Institute for Cardiovascular Prevention (IPEK), LMU Munich Hospital, Germany (A.S., A.O.-G., C.W., P. Lemnitzer, J.R.V., C.P., L.P.O., J.W., Y.D., O.S.).
German Center for Cardiovascular Research (DZHK), partner site Munich Heart Alliance (MHA), Munich, Germany (A.S., A.O.-G., S.L.M., L.M., O.S.).
Circulation. 2021 Jan 19;143(3):254-266. doi: 10.1161/CIRCULATIONAHA.120.046677. Epub 2020 Nov 10.
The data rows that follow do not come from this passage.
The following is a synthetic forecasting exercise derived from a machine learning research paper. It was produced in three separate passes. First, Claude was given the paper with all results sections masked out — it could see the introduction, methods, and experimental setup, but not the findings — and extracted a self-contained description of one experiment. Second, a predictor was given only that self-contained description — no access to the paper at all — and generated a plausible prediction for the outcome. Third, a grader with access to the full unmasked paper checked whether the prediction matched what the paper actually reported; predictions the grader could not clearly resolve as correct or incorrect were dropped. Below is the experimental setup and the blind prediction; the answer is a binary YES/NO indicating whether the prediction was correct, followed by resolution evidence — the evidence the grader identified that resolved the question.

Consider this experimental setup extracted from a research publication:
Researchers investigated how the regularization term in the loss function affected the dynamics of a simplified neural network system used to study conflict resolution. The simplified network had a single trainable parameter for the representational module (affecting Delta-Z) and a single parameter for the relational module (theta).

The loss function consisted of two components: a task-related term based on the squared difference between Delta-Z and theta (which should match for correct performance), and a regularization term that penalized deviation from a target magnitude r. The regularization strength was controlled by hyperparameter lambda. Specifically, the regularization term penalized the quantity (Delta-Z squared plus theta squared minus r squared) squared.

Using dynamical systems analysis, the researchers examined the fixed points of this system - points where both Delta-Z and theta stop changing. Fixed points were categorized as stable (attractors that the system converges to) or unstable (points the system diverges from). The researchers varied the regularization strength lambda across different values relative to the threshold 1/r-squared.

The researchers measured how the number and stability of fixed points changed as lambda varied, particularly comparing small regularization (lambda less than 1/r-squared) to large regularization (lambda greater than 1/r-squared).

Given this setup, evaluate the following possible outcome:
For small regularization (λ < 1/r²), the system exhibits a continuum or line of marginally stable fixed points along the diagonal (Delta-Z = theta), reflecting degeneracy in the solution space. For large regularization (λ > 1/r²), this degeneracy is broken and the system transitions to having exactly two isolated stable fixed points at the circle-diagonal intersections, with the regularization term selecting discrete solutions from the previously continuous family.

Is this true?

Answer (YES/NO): NO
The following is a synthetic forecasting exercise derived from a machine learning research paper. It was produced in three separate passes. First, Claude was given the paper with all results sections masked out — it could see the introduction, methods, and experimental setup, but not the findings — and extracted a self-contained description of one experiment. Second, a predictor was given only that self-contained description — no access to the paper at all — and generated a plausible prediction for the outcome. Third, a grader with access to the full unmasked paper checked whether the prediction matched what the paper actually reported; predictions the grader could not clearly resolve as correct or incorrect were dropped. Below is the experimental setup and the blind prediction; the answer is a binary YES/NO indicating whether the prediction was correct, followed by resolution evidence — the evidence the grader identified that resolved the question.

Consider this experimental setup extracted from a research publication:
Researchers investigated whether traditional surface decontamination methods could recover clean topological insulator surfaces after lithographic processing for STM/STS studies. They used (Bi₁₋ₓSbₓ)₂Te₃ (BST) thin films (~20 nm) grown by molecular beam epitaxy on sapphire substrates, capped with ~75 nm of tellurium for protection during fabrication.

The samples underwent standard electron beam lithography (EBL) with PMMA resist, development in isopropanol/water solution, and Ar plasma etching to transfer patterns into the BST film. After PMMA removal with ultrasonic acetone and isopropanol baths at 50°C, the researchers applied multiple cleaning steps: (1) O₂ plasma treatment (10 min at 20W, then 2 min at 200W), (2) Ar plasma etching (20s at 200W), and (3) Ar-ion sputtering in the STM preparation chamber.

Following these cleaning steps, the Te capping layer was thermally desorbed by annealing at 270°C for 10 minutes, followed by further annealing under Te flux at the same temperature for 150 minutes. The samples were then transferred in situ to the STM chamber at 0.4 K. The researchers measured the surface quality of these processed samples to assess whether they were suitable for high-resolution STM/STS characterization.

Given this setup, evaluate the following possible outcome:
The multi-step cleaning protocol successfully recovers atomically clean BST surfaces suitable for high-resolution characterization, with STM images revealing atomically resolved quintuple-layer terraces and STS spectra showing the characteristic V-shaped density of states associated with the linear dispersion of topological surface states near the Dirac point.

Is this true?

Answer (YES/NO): NO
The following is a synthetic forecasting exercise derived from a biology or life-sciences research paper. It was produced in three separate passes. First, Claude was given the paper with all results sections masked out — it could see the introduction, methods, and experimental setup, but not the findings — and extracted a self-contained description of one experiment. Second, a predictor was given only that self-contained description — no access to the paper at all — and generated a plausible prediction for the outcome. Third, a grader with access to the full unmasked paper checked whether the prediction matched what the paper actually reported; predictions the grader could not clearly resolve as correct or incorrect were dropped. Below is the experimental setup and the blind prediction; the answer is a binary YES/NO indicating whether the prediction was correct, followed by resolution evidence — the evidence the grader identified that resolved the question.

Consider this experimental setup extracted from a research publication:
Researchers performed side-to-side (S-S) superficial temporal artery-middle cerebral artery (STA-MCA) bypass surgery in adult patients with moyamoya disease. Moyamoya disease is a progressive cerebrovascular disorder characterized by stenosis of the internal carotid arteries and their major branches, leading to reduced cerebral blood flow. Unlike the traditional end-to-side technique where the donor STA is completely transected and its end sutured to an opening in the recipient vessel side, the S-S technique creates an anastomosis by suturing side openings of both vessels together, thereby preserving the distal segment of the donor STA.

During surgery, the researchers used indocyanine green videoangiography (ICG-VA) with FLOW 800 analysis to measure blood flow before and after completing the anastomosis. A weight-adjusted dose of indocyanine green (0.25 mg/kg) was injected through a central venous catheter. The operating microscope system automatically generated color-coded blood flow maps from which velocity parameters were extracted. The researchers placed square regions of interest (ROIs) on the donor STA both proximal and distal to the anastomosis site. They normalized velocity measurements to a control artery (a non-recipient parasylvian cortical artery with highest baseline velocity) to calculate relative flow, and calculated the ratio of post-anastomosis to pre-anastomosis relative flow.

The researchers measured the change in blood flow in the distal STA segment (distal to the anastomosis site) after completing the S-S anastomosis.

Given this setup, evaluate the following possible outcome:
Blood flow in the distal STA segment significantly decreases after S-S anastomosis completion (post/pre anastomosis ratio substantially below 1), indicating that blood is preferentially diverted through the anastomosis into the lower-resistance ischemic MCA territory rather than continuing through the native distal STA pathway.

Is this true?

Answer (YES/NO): YES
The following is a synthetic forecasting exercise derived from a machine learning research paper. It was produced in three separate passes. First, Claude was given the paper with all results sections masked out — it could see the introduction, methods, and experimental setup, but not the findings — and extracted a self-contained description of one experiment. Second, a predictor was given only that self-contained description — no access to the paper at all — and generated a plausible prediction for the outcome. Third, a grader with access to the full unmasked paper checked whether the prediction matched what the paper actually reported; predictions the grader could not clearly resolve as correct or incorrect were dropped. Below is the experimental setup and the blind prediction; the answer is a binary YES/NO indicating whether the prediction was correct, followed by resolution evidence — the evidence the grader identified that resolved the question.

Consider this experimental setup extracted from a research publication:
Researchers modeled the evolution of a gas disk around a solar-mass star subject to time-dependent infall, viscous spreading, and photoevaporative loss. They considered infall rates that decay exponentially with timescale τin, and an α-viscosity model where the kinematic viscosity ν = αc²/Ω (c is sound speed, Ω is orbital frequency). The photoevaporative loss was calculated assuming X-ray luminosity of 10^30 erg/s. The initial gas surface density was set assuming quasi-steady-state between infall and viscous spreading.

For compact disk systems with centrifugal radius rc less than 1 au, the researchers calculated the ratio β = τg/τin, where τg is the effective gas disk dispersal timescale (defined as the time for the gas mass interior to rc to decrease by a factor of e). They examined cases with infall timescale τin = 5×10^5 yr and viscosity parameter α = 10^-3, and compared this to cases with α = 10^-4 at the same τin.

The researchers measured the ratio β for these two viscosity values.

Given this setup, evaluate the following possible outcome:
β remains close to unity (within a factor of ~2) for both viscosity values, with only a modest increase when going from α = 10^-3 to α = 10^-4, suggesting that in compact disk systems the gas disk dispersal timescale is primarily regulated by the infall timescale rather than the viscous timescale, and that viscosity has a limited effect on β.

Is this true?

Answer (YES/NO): YES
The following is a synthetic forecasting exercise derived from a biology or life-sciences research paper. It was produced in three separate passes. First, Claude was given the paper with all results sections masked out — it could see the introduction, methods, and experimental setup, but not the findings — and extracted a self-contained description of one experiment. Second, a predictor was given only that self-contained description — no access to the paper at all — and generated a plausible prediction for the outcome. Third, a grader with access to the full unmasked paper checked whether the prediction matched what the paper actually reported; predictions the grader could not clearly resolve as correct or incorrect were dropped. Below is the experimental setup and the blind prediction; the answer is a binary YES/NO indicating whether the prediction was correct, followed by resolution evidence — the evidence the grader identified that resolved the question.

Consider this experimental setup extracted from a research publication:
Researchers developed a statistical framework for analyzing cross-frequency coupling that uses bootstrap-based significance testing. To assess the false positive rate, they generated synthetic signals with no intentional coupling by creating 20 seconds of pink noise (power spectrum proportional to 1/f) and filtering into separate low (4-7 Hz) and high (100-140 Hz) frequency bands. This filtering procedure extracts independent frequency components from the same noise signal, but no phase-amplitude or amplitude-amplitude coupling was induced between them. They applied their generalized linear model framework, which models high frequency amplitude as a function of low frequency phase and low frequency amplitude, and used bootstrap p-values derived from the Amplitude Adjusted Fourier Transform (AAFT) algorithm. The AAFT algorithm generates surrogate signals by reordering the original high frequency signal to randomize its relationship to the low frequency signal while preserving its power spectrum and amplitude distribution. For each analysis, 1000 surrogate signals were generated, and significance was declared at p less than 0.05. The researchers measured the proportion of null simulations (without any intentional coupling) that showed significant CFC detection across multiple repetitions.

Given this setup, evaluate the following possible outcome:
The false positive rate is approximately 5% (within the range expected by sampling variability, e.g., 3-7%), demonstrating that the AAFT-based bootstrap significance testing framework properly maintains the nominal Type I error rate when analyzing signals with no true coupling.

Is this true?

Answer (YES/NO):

Acute infection is a well-established risk factor of cardiovascular inflammation increasing the risk for a cardiovascular complication within the first weeks after infection. However, the nature of the processes underlying such aggravation remains unclear. Lipopolysaccharide derived from Gram-negative bacteria is a potent activator of circulating immune cells including neutrophils, which foster inflammation through discharge of neutrophil extracellular traps (NETs). Here, we use a model of endotoxinemia to link acute infection and subsequent neutrophil activation with acceleration of vascular inflammation Methods: Acute infection was mimicked by injection of a single dose of lipopolysaccharide into hypercholesterolemic mice. Atherosclerosis burden was studied by histomorphometric analysis of the aortic root. Arterial myeloid cell adhesion was quantified by intravital microscopy.
Lipopolysaccharide treatment rapidly enhanced atherosclerotic lesion size by expansion of the lesional myeloid cell accumulation. Lipopolysaccharide treatment led to the deposition of NETs along the arterial lumen, and inhibition of NET release annulled lesion expansion during endotoxinemia, thus suggesting that NETs regulate myeloid cell recruitment. To study the mechanism of monocyte adhesion to NETs, we used in vitro adhesion assays and biophysical approaches. In these experiments, NET-resident histone H2a attracted monocytes in a receptor-independent, surface charge-dependent fashion. Therapeutic neutralization of histone H2a by antibodies or by in silico designed cyclic peptides enables us to reduce luminal monocyte adhesion and lesion expansion during endotoxinemia.
Our study shows that NET-associated histone H2a mediates charge-dependent monocyte adhesion to NETs and accelerates atherosclerosis during endotoxinemia.
急性感染是心血管炎症的一个既定危险因素,会增加感染后最初几周内发生心血管并发症的风险。然而,这种加重的潜在过程的性质仍不清楚。革兰氏阴性菌来源的脂多糖是循环免疫细胞(包括中性粒细胞)的有效激活物,通过释放中性粒细胞细胞外陷阱(NETs)促进炎症。在这里,我们使用内毒素血症模型将急性感染和随后的中性粒细胞激活与加速血管炎症联系起来。
通过给高脂血症小鼠单次注射脂多糖来模拟急性感染。通过主动脉根部的组织形态计量学分析来研究动脉粥样硬化负担。通过活体显微镜术来量化动脉髓样细胞黏附。
脂多糖处理通过扩大病变部位的髓样细胞积累,迅速增加了动脉粥样硬化病变的大小。脂多糖处理导致 NETs 在动脉管腔中沉积,并且 NET 释放的抑制作用在内毒素血症期间消除了病变的扩张,因此表明 NETs 调节髓样细胞募集。为了研究单核细胞与 NETs 黏附的机制,我们使用了体外黏附测定和生物物理方法。在这些实验中,NET 驻留组蛋白 H2a 以受体独立、表面电荷依赖的方式吸引单核细胞。通过抗体或通过计算机设计的环状肽对组蛋白 H2a 的治疗性中和使我们能够减少内毒素血症期间管腔中单核细胞的黏附和病变的扩张。
我们的研究表明,与 NET 相关的组蛋白 H2a 介导了电荷依赖性单核细胞与 NETs 的黏附,并在内毒素血症期间加速了动脉粥样硬化。